Print only the line with "What is the distance" and the lines after it, ending with the last line of the material, each exactly as it stands.

>> begin

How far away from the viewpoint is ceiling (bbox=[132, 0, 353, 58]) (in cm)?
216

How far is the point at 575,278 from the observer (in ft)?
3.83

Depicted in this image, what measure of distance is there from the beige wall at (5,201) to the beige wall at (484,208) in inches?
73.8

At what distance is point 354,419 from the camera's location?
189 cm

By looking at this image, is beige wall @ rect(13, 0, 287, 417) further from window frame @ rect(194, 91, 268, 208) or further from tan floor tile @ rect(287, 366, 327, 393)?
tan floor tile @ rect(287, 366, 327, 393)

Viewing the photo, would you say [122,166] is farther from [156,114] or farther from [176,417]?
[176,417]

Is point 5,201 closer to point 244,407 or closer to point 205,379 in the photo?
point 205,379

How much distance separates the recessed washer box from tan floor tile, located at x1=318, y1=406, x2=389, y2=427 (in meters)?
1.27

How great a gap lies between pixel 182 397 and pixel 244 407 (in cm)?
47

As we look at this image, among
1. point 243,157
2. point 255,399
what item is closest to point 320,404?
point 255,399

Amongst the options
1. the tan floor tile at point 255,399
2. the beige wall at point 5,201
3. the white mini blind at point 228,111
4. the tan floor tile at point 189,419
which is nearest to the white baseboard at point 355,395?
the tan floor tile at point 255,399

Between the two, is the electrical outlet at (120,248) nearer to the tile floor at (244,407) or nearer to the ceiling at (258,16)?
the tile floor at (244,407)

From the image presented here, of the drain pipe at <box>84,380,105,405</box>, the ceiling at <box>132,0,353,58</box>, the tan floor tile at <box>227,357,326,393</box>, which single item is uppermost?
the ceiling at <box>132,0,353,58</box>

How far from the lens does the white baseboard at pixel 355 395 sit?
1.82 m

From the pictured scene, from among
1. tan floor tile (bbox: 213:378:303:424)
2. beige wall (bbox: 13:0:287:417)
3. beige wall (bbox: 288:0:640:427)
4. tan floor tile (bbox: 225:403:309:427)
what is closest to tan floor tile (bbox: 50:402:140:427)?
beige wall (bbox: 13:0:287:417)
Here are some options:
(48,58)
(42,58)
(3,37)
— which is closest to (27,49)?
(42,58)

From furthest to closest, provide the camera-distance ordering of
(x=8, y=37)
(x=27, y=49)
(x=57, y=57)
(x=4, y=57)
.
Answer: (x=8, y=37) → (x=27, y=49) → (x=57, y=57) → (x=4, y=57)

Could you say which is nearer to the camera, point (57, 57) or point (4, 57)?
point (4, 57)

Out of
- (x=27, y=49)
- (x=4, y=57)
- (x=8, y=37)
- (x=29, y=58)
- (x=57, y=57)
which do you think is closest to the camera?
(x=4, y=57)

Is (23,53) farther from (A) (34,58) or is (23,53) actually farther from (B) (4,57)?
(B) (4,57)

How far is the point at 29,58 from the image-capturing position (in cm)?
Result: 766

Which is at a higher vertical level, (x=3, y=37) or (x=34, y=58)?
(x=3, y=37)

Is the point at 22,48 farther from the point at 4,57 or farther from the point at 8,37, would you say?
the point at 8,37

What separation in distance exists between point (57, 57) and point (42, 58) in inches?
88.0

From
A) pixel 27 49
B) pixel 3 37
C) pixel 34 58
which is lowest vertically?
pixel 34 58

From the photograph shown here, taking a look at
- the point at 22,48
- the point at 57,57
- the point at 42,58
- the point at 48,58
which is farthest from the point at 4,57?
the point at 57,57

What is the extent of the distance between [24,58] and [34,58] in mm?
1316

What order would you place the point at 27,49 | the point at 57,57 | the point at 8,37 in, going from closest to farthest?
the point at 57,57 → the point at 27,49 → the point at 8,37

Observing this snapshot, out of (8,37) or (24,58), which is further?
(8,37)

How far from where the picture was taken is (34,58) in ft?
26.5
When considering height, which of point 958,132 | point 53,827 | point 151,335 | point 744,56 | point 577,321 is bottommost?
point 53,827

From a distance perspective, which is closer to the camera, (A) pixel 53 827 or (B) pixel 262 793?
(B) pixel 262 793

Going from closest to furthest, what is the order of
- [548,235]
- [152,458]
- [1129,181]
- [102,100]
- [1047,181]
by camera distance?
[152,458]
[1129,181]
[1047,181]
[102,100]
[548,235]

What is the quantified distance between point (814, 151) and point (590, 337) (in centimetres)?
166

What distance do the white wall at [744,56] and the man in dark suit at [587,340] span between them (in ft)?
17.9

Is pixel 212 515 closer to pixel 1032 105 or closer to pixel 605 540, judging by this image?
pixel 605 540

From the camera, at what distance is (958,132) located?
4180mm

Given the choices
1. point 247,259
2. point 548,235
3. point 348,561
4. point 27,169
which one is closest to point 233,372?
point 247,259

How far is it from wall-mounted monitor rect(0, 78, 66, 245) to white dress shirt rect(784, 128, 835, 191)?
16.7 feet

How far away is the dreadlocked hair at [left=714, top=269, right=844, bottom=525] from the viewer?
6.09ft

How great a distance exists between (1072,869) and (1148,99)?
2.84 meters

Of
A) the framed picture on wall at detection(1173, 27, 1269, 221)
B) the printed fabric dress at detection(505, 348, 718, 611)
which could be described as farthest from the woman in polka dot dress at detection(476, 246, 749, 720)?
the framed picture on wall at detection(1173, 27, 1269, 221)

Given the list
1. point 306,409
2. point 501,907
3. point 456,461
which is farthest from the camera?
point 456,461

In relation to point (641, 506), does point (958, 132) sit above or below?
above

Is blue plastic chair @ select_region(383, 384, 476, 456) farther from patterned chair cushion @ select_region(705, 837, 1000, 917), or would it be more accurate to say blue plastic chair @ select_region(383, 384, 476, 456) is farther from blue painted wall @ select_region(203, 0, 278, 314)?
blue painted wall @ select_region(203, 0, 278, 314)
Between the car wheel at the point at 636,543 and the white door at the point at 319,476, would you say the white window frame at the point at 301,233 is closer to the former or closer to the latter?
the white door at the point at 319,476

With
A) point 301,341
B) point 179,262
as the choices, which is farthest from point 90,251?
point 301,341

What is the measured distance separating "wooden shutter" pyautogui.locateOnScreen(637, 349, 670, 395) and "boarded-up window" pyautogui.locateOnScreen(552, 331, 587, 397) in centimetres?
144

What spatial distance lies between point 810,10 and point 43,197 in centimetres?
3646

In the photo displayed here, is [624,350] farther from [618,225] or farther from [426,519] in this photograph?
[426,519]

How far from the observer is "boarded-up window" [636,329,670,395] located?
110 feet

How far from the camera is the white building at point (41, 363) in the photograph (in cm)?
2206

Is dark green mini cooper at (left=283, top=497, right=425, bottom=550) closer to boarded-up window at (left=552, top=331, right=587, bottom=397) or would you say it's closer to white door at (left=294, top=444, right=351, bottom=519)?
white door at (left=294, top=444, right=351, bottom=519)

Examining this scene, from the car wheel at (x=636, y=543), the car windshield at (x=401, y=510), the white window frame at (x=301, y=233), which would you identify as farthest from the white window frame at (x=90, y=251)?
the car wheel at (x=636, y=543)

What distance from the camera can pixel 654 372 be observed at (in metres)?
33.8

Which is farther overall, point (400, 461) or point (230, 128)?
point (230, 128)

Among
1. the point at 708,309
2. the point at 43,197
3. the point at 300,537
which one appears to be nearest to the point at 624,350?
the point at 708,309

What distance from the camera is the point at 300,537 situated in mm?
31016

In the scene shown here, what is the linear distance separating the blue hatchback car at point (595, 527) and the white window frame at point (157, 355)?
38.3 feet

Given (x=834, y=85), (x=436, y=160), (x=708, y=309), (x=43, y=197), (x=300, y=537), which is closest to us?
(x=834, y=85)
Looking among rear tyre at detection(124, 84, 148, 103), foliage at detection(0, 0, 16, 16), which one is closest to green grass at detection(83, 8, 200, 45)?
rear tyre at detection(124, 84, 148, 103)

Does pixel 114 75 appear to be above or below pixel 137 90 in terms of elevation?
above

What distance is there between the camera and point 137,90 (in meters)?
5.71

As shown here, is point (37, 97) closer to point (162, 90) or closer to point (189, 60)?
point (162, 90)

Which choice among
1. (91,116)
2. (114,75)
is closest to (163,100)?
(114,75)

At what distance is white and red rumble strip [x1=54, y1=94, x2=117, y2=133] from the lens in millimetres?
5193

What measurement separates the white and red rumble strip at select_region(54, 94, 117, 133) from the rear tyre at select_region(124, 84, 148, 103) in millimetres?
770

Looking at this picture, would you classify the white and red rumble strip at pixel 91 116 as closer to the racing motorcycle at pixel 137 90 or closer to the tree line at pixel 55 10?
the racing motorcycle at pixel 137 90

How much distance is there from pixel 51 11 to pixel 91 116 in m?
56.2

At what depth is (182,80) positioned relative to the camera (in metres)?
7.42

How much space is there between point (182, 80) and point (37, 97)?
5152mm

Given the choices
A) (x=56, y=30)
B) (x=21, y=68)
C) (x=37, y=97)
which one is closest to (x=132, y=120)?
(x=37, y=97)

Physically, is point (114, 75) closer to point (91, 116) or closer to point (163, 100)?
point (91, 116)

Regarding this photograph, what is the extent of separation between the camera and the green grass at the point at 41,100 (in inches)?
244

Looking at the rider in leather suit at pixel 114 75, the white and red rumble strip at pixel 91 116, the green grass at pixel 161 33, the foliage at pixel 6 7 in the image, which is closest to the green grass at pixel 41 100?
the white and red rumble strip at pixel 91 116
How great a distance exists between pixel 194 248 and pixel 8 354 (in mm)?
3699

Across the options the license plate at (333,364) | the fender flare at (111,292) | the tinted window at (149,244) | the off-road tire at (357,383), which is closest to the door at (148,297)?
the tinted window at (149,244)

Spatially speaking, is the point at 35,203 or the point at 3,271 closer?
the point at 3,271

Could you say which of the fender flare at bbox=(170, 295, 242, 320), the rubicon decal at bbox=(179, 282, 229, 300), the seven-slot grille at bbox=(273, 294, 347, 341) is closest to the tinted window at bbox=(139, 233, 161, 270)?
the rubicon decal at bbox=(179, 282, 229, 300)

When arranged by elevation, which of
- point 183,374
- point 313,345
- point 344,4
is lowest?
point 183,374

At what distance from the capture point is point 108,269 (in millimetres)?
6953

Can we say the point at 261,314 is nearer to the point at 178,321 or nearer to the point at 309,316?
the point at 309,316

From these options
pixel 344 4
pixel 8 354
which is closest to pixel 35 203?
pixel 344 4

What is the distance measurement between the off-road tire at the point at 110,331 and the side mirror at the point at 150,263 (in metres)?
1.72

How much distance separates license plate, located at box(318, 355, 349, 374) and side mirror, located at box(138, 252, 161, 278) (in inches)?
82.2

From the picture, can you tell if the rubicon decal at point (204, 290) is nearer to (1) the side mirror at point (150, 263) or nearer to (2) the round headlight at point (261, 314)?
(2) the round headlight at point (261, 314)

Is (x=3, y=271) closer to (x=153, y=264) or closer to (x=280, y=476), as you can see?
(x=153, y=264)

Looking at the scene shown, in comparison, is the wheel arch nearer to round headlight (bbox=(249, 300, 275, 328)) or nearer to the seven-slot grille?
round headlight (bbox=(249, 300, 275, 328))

>> end

▸ **Worked solution**:
What is the distance measurement between the off-road tire at the point at 110,331 and the side mirror at the point at 150,263 (in metres)?
1.72

How much distance separates license plate, located at box(318, 355, 349, 374) and side mirror, located at box(138, 252, 161, 278) (in inches)?
82.2

From the picture, can you tell if the rubicon decal at point (204, 290) is nearer to (1) the side mirror at point (150, 263) or nearer to (2) the round headlight at point (261, 314)?
(2) the round headlight at point (261, 314)

Is (x=3, y=271) closer to (x=153, y=264) or closer to (x=280, y=476), as you can see?
(x=153, y=264)

Looking at the scene shown, in comparison, is the wheel arch nearer to round headlight (bbox=(249, 300, 275, 328)) or nearer to the seven-slot grille?
round headlight (bbox=(249, 300, 275, 328))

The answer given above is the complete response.